[Scene question records]
»»

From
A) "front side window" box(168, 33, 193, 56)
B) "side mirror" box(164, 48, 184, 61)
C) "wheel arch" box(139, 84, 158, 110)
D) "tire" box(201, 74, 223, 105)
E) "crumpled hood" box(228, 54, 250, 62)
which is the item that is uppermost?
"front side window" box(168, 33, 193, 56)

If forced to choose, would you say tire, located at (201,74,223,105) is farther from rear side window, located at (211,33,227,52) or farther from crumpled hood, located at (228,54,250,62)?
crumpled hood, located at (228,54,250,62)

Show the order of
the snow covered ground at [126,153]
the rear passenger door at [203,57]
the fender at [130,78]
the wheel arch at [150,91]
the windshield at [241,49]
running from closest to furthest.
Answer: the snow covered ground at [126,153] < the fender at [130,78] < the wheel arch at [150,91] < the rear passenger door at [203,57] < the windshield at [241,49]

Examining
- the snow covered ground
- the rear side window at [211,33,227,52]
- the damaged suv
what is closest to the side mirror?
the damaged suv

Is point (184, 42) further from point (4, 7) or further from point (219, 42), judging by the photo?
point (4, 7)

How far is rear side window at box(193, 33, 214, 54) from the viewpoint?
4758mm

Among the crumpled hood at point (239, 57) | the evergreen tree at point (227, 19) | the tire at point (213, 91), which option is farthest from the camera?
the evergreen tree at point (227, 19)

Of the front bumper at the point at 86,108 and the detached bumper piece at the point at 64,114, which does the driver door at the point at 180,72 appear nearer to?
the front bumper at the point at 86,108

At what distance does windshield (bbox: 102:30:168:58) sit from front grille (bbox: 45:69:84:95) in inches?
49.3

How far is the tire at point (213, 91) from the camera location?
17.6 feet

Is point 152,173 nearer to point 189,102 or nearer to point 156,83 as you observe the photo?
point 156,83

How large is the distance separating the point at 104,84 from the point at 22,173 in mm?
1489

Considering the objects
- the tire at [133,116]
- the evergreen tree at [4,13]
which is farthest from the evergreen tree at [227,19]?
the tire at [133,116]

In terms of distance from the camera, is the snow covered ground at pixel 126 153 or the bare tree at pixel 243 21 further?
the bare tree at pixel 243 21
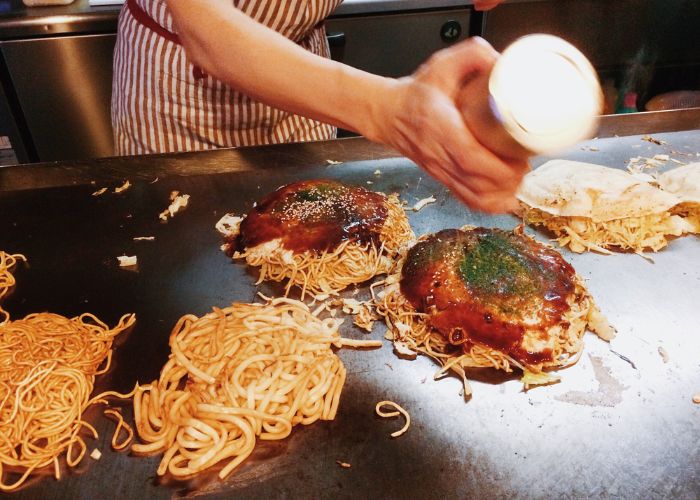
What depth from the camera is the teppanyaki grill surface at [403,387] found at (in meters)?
2.05

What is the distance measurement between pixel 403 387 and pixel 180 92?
7.40 feet

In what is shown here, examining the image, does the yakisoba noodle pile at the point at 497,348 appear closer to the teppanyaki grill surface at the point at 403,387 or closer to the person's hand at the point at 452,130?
the teppanyaki grill surface at the point at 403,387

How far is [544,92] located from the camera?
1.52 metres

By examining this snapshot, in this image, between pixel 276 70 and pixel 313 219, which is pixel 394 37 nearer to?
pixel 313 219

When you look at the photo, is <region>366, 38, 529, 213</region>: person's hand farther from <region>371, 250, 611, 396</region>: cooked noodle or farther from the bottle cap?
<region>371, 250, 611, 396</region>: cooked noodle

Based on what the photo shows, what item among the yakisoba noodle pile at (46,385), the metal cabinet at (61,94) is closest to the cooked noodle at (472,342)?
the yakisoba noodle pile at (46,385)

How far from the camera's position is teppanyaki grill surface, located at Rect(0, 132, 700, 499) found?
2055mm

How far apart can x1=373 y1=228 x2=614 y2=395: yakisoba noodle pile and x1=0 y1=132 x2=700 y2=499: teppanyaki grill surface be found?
6 cm

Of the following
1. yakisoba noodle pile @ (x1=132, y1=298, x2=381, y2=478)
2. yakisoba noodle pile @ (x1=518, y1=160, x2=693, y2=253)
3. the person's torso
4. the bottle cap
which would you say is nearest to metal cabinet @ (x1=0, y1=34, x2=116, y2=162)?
the person's torso

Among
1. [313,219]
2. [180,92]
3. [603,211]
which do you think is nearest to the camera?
[313,219]

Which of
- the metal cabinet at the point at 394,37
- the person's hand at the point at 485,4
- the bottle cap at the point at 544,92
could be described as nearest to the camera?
the bottle cap at the point at 544,92

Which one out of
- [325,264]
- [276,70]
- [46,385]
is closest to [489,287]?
[325,264]

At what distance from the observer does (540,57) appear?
5.05 ft

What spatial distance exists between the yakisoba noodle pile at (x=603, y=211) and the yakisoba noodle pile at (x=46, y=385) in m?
2.31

««

● WORK TO COMPLETE
Change every "side mirror" in the records to "wing mirror" and give all the records again with nothing else altered. Leave the pictures out of your answer.

● TASK ANSWER
From
A) "front side window" box(168, 33, 193, 56)
B) "wing mirror" box(164, 48, 184, 61)
C) "wheel arch" box(139, 84, 158, 110)
D) "tire" box(201, 74, 223, 105)
E) "crumpled hood" box(228, 54, 250, 62)
which is the item that is uppermost?
"front side window" box(168, 33, 193, 56)

If forced to choose, would you say tire, located at (201,74,223,105) is farther from rear side window, located at (211,33,227,52) or farther from crumpled hood, located at (228,54,250,62)?
crumpled hood, located at (228,54,250,62)

Show the order of
the snow covered ground at [126,153]
the rear passenger door at [203,57]
the fender at [130,78]
the wheel arch at [150,91]
the windshield at [241,49]
running from closest to furthest.
Answer: the snow covered ground at [126,153] < the fender at [130,78] < the wheel arch at [150,91] < the rear passenger door at [203,57] < the windshield at [241,49]

Examining
- the snow covered ground
- the rear side window at [211,33,227,52]
- the damaged suv
what is closest to the wing mirror?
the damaged suv

Is point (184, 42) further from point (4, 7) or further from point (219, 42), judging by the photo?
point (4, 7)

How far is rear side window at box(193, 33, 214, 54) from the viewpoint?
4758mm

Among the crumpled hood at point (239, 57) | the evergreen tree at point (227, 19) | the tire at point (213, 91), which option is farthest from the camera?
the evergreen tree at point (227, 19)

Of the front bumper at the point at 86,108 and the detached bumper piece at the point at 64,114, which does the driver door at the point at 180,72 appear nearer to?
the front bumper at the point at 86,108

At what distance does windshield (bbox: 102:30:168:58) sit from front grille (bbox: 45:69:84:95) in inches?
49.3

How far is the tire at point (213, 91) from the camera location?
17.6 feet

Is point 152,173 nearer to point 189,102 or nearer to point 156,83 as you observe the photo?
point 156,83

How large is the distance separating the point at 104,84 from the point at 22,173 in mm?
1489

Considering the objects
- the tire at [133,116]
- the evergreen tree at [4,13]
which is farthest from the evergreen tree at [227,19]?
the tire at [133,116]

In terms of distance from the camera, is the snow covered ground at pixel 126 153 or the bare tree at pixel 243 21 further?
the bare tree at pixel 243 21
What depth from the camera is the teppanyaki grill surface at [403,387] found at (in meters)?
2.05

What is the distance measurement between pixel 403 387 and pixel 180 92?
7.40 feet

In what is shown here, examining the image, does the yakisoba noodle pile at the point at 497,348 appear closer to the teppanyaki grill surface at the point at 403,387 or closer to the person's hand at the point at 452,130?
the teppanyaki grill surface at the point at 403,387

How far is [544,92] located from the camera?
1.52 metres

By examining this snapshot, in this image, between pixel 276 70 and pixel 313 219, which is pixel 394 37 nearer to?
pixel 313 219

When you look at the photo, is <region>366, 38, 529, 213</region>: person's hand farther from <region>371, 250, 611, 396</region>: cooked noodle or farther from the bottle cap?
<region>371, 250, 611, 396</region>: cooked noodle

Based on what the photo shows, what item among the yakisoba noodle pile at (46,385), the metal cabinet at (61,94) is closest to the cooked noodle at (472,342)?
the yakisoba noodle pile at (46,385)

How far from the camera's position is teppanyaki grill surface, located at Rect(0, 132, 700, 499) found?
2055mm

How far apart can x1=373 y1=228 x2=614 y2=395: yakisoba noodle pile and x1=0 y1=132 x2=700 y2=499: teppanyaki grill surface be found?
6 cm

Of the following
1. yakisoba noodle pile @ (x1=132, y1=298, x2=381, y2=478)
2. yakisoba noodle pile @ (x1=518, y1=160, x2=693, y2=253)
3. the person's torso
4. the bottle cap
which would you say is nearest to metal cabinet @ (x1=0, y1=34, x2=116, y2=162)?
the person's torso

Among
1. [313,219]
2. [180,92]
3. [603,211]
which do you think is nearest to the camera?
[313,219]

Which of
- the metal cabinet at the point at 394,37
- the person's hand at the point at 485,4
- the bottle cap at the point at 544,92
could be described as nearest to the camera?
the bottle cap at the point at 544,92

Which one out of
- [325,264]
- [276,70]
- [46,385]
is closest to [489,287]?
[325,264]

At what distance from the observer does (540,57) appear?
5.05 ft

What spatial distance exists between the yakisoba noodle pile at (x=603, y=211) and the yakisoba noodle pile at (x=46, y=385) in m?
2.31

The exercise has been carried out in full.